start

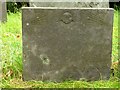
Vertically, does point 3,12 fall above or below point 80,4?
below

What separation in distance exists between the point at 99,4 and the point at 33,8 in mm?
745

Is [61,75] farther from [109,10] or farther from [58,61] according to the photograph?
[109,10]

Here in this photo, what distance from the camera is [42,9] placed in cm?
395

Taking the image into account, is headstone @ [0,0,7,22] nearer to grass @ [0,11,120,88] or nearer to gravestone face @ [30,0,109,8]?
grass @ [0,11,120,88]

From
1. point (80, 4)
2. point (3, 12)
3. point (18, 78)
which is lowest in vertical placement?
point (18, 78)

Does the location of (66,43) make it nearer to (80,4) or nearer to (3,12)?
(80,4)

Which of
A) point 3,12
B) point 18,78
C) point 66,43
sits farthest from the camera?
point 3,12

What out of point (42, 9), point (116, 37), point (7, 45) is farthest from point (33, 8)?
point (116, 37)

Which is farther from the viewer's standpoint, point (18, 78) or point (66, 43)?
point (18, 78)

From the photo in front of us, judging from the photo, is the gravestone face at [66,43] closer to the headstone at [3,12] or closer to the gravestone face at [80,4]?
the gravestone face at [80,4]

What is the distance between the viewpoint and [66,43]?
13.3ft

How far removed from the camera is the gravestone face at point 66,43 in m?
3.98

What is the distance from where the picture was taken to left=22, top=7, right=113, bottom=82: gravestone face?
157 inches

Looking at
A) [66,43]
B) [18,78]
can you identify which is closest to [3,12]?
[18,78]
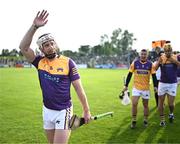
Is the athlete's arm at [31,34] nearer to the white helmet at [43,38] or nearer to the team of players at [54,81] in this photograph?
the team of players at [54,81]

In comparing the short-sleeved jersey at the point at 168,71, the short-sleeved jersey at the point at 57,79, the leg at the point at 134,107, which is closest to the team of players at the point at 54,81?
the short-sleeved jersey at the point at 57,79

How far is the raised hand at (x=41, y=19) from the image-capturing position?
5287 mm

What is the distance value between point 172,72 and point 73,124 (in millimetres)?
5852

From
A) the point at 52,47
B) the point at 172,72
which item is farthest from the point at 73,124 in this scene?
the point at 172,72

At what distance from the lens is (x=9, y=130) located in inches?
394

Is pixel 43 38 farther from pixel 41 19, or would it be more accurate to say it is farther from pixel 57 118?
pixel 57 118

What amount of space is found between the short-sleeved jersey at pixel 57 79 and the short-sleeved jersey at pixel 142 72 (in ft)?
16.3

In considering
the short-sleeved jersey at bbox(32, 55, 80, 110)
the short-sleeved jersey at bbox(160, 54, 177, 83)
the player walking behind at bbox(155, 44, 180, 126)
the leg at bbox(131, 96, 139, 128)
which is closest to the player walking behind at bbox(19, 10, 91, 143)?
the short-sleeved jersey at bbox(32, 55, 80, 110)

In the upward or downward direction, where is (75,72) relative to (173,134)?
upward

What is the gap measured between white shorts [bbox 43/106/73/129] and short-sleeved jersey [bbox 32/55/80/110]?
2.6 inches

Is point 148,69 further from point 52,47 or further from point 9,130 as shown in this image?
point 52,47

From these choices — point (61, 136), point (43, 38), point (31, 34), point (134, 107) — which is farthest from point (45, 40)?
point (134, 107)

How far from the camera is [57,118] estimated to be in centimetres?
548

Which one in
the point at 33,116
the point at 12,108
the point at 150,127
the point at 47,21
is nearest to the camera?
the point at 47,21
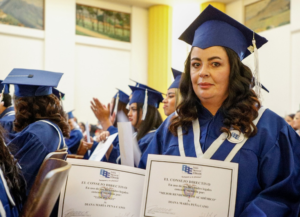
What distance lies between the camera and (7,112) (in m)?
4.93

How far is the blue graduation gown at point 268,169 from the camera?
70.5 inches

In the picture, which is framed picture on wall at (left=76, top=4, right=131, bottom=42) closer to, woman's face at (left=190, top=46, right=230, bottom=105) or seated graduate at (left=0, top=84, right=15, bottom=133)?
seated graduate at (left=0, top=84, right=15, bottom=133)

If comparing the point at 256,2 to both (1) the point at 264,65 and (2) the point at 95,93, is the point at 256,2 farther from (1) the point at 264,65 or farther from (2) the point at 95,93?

end

Instructions for the task - Make an exact reproduction of the listing above, without any pictures.

Output of the task -
Vertically, does point 3,12 fall above or below point 80,4?
below

What separation in distance exists between the point at 99,4 and the point at 33,8 in mm?
745

Is [61,75] farther from [109,10] or farther from [58,61] according to the photograph?
[109,10]

Here in this photo, what distance from the camera is [42,9] placed in cm?
395

Taking the image into account, is headstone @ [0,0,7,22] nearer to grass @ [0,11,120,88] or nearer to gravestone face @ [30,0,109,8]?
grass @ [0,11,120,88]

From
1. point (80, 4)
2. point (3, 12)
3. point (18, 78)
which is lowest in vertical placement?
point (18, 78)

Does the location of (66,43) make it nearer to (80,4) or nearer to (3,12)?
(80,4)

Which of
A) point 3,12
B) point 18,78
C) point 66,43
sits farthest from the camera?
point 3,12

What out of point (42, 9), point (116, 37), point (7, 45) is farthest from point (33, 8)?
point (116, 37)

Which is farther from the viewer's standpoint, point (18, 78) or point (66, 43)?
point (18, 78)

From the photo in front of us, judging from the photo, is the gravestone face at [66,43] closer to the headstone at [3,12] or closer to the gravestone face at [80,4]?
the gravestone face at [80,4]

What is the distance between the viewpoint and [66,43]?
13.3ft

How far removed from the camera is the gravestone face at point 66,43 in m?
3.98

What is the distance from where the picture was taken to left=22, top=7, right=113, bottom=82: gravestone face?
157 inches

Looking at
A) [66,43]
B) [18,78]
can you identify which is closest to [3,12]?
[18,78]
Is the athlete's arm at [31,34] nearer to the white helmet at [43,38] or nearer to the team of players at [54,81] in this photograph?
the team of players at [54,81]

In comparing the short-sleeved jersey at the point at 168,71, the short-sleeved jersey at the point at 57,79, the leg at the point at 134,107, which is closest to the team of players at the point at 54,81?
the short-sleeved jersey at the point at 57,79

How far is the raised hand at (x=41, y=19) from the image-capturing position?
5287 mm

What is the distance value between point 172,72 and point 73,124 (in millimetres)?
5852

From
A) the point at 52,47
B) the point at 172,72
which item is farthest from the point at 73,124 in this scene?
the point at 172,72

At what distance from the lens is (x=9, y=130) located in inches?
394

Is pixel 43 38 farther from pixel 41 19, or would it be more accurate to say it is farther from pixel 57 118?
pixel 57 118

What amount of space is found between the short-sleeved jersey at pixel 57 79 and the short-sleeved jersey at pixel 142 72 (in ft)?
16.3

In considering
the short-sleeved jersey at bbox(32, 55, 80, 110)
the short-sleeved jersey at bbox(160, 54, 177, 83)
the player walking behind at bbox(155, 44, 180, 126)
the leg at bbox(131, 96, 139, 128)
which is closest to the player walking behind at bbox(19, 10, 91, 143)?
the short-sleeved jersey at bbox(32, 55, 80, 110)

In the upward or downward direction, where is (75,72) relative to (173,134)?
upward

What is the gap measured between white shorts [bbox 43/106/73/129] and short-sleeved jersey [bbox 32/55/80/110]?
2.6 inches

Is point 148,69 further from point 52,47 or further from point 9,130 as shown in this image?
point 52,47

From these choices — point (61, 136), point (43, 38), point (31, 34), point (134, 107) — which is farthest from point (45, 40)?
point (134, 107)

How far from the camera is [57,118] estimated to be in centimetres?
548

Which one in
the point at 33,116
the point at 12,108
the point at 150,127
the point at 47,21
is nearest to the camera?
the point at 47,21
What distance lies between the camera and (7,112) (in m)?
4.93

How far is the blue graduation gown at point 268,169 from the camera?
70.5 inches

In the picture, which is framed picture on wall at (left=76, top=4, right=131, bottom=42) closer to, woman's face at (left=190, top=46, right=230, bottom=105) or seated graduate at (left=0, top=84, right=15, bottom=133)?
seated graduate at (left=0, top=84, right=15, bottom=133)

If comparing the point at 256,2 to both (1) the point at 264,65 and (2) the point at 95,93, is the point at 256,2 farther from (1) the point at 264,65 or farther from (2) the point at 95,93?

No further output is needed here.